Atomized

Old McCarthy Had a Form

What is EIEIO?

EIEIO is an Emacs Lisp implementation of (most of) the Common Lisp Object System (CLOS), which is a library for writing object-oriented Lisp. Both CLOS and EIEIO are implemented as normal Lisp code, with no special support from the runtime.

Why OOP Lisp?

Different problems require different solutions, which is why the most successful programming languages are multi-paradigm. There’s no single approach that’s optimal for every program, so choosing the best fit for your problem yields better results than cramming everything into the same model. OOP’s strengths make it a good choice for many medium- to large-sized programs needing encapsulation, abstraction, and/or extensibility.

My goal with this is for Emacs Lisp programmers to recognize cases where EIEIO is a good fit, and think to themselves "aha! there’s a thing for that!", then get on with writing their program instead of creating tooling that reimplements part of what EIEIO already does.

The CLOS Model

If you’ve used OOP languages before, you may find the CLOS approach surprising. It’s object-oriented, but very different than popular OOP languages like Java, Python, Ruby, C++, etc.

Classes

Classes are similar to other OOP languages: they define how a structure encapsulates data. Unlike other languages, CLOS classes only have fields ("slots," in CLOS parlance) — no methods.
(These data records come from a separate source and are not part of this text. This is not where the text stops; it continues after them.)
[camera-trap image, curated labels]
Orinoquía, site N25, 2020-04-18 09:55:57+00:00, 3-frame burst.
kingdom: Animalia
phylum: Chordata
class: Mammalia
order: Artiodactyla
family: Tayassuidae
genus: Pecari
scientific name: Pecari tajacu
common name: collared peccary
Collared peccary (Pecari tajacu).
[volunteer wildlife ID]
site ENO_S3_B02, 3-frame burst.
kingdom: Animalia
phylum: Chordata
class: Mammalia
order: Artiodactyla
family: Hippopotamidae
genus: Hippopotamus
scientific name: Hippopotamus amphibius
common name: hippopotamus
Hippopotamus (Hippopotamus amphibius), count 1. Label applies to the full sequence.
Here’s an example of a base class for an EMMS player. It only has one slot, a boolean to indicate if it’s playing or not.

(defclass form/emms-player ()             ; parent class/es
  ((playing :type boolean :initform nil)) ; slot (field) defintions
  :abstract t)                            ; EIEIO extension

The :abstract option is an EIEIO extension, but it’s a good one. Similar to Java, an abstract class may be extended, but cannot be instantiated by itself. They’re not always necessary, but in this case it represents a lower type bound.

Once the base class is defined, it can be extended. Here’s one which can hold an MPV implementation of the form/emms-player:

(defclass form/emms-player-mpv (form/emms-player) ; Child of form/emms-player
  ())                                             ; no additional slots

Instantiation

Defining the class also defines a constructor function with the same name, so getting an object is as simple as:

(form/emms-player-mpv)

This is the normal way of creating objects, but if you’re doing more dynamic programming and need to instantiate different classes based on a symbol value, make-instance makes that easier:

(let ((class 'form/emms-player-mpv))
  (make-instance class))

The #s reader macro will evaluate to an equivalent object, which means objects can be printed and read as normal:

(list #s(form/emms-player-mpv nil)
      (read "#s(form/emms-player-mpv nil)"))

Accessing Slots

Once you have a class instance, you can access the slots in three ways.

The simplest are the oref and oset macros. Since they’re terse and don’t evaluate the slot argument, they can be convenient in some cases.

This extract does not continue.